懇親会では相変わらず深雪が男勢に囲まれていたが達也が婚約者だと知らされる前に比べて激減したので深雪からすればありがたいことだろう。
俺も三高の女子生徒に深雪より少ないとはいえ囲まれていたので深雪を気にする余裕があまりなかった。偶然将輝が近くにいたので助けてもらい事件は一件落着した。
「将輝、助けてもらったのはこれで三回目だな。」
「九校戦は毎回助けている気がする。」
「ごもっとも。今年はどうなるかな九校戦。」
「一応ナンバーズの配下の魔法師を警備員として派遣しているから一昨年のようにはならないだろう。」
「俺もそう信じたいけど気になることがあるから心配なんだ。」
将輝の安堵は配下の魔法師を信頼しているから出ているものだが俺は完全には信頼できていなかった。
「気になること?」
「最近USNAで『ブランシュ』と『ノーブル』が新しい組織を作ったからその影響がここにも来ないか心配なんだ。」
「それは初耳だな他に誰か知っているのか?」
「達也と深雪、水波だけだ。まだ日本で事故を起こしていないから十師族には知らせなくていいというのが『母』の考えだ。」
「テロを起こされれば俺達の立場は急落だぞ?」
「同感だが専守防衛で取り締まるわけにはいかない。」
「分かった俺個人でも注意して見ておく。」
将輝との会話は小声で親しげに話していたので周りからは何も言われずにすんだ。
翌日八月四日、各校三年生が全てをかけて優勝を狙いに来る九校戦が始まった。一日目はスピード・シューティング男女予選 決勝トーナメントとバトルボード予選が行われる。克也とほのか、雫の三人が出場するので二位以上は確実視されており三人もそのつもりだった。
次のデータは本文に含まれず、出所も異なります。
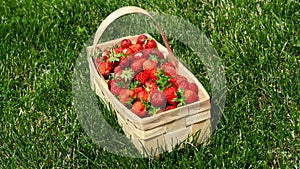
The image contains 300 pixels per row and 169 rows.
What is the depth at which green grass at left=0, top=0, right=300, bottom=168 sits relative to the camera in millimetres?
2074

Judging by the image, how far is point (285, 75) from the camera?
234 centimetres

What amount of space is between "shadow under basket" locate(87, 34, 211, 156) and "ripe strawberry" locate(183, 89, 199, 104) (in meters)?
0.02

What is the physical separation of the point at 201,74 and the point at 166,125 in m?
0.61

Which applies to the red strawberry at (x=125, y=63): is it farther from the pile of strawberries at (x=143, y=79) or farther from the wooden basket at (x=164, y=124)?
the wooden basket at (x=164, y=124)

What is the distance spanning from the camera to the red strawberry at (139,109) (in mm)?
1988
克也は達也と二人でバトル・ボードの競技用CADの調整を一高テントで行っていた。
「克也は一試合目でよかったな。休憩が取れるからありがたいが三日間連続なのは痛いな。」
「むしろ俺は嬉しいけどね。そもそもこれくらいで魔法力がなくなったり体調を崩すような柔な鍛え方はしていないよ。」
「そうではなくてだな俺の感情的な問題なんだが。」
「それこそ達也は気にしなくていいよ。」
克也と達也が楽しげに話し合っているのを深雪と水波は嬉しげに見ていた。二人が互いに心の底から信頼し合っていることを知っているため二人の話をニコニコして聞くことが出来ていた。二人以外が真顔で話している二人を見たなら真剣に作戦を考えているように見えたことだろう。
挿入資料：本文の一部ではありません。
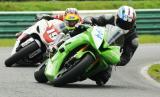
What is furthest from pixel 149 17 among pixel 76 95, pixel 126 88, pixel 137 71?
pixel 76 95

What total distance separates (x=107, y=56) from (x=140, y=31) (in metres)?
15.0

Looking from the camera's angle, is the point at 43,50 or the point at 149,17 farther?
the point at 149,17

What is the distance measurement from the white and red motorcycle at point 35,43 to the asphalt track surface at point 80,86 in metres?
0.29

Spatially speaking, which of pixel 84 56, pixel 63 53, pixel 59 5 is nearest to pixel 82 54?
pixel 84 56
「これで問題ないだろう何か不都合がないか確認してくれ。」
「達也に頼んで不満なことなんて無いに決まっているだろ?何年お前の側で見てきているんだと思ってるんだ?」
「十八年間だが記憶にあるのは六歳頃だから十二年間か。それでも腕はあの頃とは別次元にまで昇っていると思うぞ?」
「自分で言うか?」
克也の言葉は本気で思ったわけではなく茶々を入れたものだったので達也も機嫌を損ねるどころか嬉しそうに口角を上げていた。
「そろそろ準備した方がいいんじゃないか?もう二十分前だし。」
「そうだね着替えるのには数分しかかからないとしてもコース上で気持ちの整理をしたいしね。」
「おや克也でも気持ちの整理をしないとダメなのか今回はやばいかもしれんな。」
「あのね達也俺でも初めてのことは緊張するんだけど。」
「これはこれは失礼なことを言ったな。予選通過することを願っているよ。」
「言ってろ優勝してやるから眼をそらさず見てろよ?」
両者ともに人の悪い笑みを浮かべながら言葉を交すことにさすがの深雪と水波でも苦笑いするしかなかった。といっても達也は多少口を酸っぱくしても緊張をほぐしていることを克也が理解してくれることを分かっていたし克也は達也が緊張を和らげてくれていることを理解していたので突っかかることはしなかった。互いが本当に信頼し合っているからこそなしえる技であった。
バトル・ボードの第一レースの予告がされ観客と選手の熱気は否応なく高まり出場選手の気持ちも高揚していた。俺の名前がアナウンスされると歓声?悲鳴?(特に女子生徒から)が上がり俺の精神HPを少し削った。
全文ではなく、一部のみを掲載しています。